Along the eastern coast of San Pedro, Sargassum has been piling steadily since the beginning of March. The SPTC takes care of public areas, while beachfront property owners continue to do their best to keep their areas clean. Other parts of the island, however, have been choked with brown seaweed. Out in the Caribbean Sea, scattered Sargassum mats slowly drift towards the islands’ shores and the mainland.

Stakeholders say the situation in front of their properties is somewhat under control, but they believe that if the seaweed invasion is not adequately addressed, it could worsen. This could significantly affect the tourism industry, which is a primary source of income in San Pedro. The threat Sargassum poses to tourism is its foul odor when decomposing on the beach. The natural phenomenon also turns the turquoise sea waters brown, kills marine life, and makes beaches unattractive.

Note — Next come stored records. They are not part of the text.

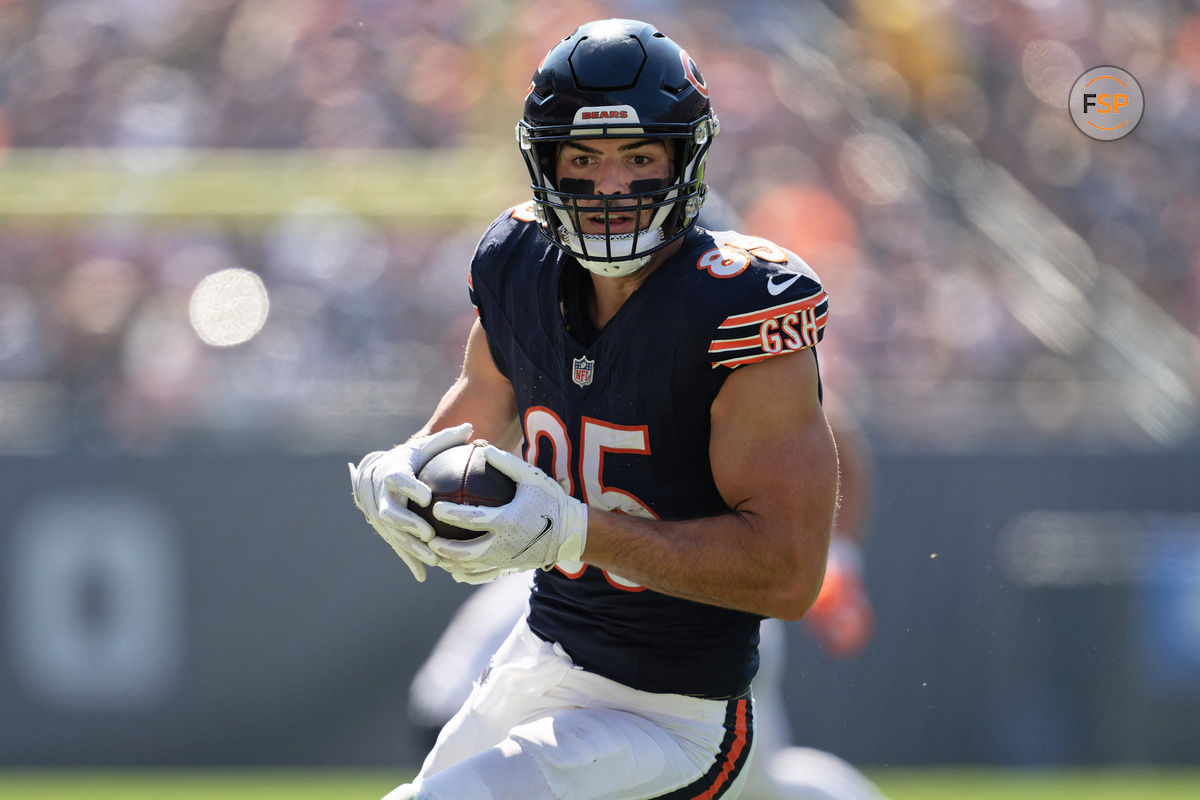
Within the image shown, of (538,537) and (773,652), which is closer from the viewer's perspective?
(538,537)

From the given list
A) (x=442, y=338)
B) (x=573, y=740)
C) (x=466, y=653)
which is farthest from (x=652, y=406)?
(x=442, y=338)

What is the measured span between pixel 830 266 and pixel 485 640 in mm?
3859

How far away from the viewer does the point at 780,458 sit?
245 cm

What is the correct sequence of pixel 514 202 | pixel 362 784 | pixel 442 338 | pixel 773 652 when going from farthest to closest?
pixel 514 202 < pixel 442 338 < pixel 362 784 < pixel 773 652

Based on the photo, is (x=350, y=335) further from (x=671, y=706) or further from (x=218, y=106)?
(x=671, y=706)

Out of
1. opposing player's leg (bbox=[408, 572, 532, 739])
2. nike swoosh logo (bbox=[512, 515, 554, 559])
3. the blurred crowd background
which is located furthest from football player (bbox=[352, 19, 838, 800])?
the blurred crowd background

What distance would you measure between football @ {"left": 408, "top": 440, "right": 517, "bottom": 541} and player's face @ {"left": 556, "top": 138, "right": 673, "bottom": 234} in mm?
514

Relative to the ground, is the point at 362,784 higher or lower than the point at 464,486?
lower

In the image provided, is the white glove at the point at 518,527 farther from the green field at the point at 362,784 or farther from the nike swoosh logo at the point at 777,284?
the green field at the point at 362,784

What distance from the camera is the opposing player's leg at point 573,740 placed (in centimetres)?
241

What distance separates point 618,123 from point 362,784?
407cm

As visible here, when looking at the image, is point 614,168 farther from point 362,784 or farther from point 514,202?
point 514,202

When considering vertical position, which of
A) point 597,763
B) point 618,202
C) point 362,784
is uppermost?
point 618,202

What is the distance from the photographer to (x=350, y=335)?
715 cm
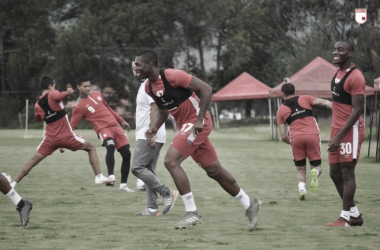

The algae invasion is known for affecting seagrass, mangroves, reefs and threatens fragile economies. There have been no reports of significant economic losses or any mass killing of marine species by the seaweed around San Pedro at this time.

The current status of the amount of Sargassum out on the Caribbean Sea is around 4.3 million metric tons as recent as March. According to monitoring reports, this is similar to the record amounts in 2019. This influx of the algae is expected to move west on the Caribbean Sea, beaching on the island nations along its way, including Belize and the Mexican Quintana Roo coast, before heading north into the Gulf of Mexico and onto Florida USA.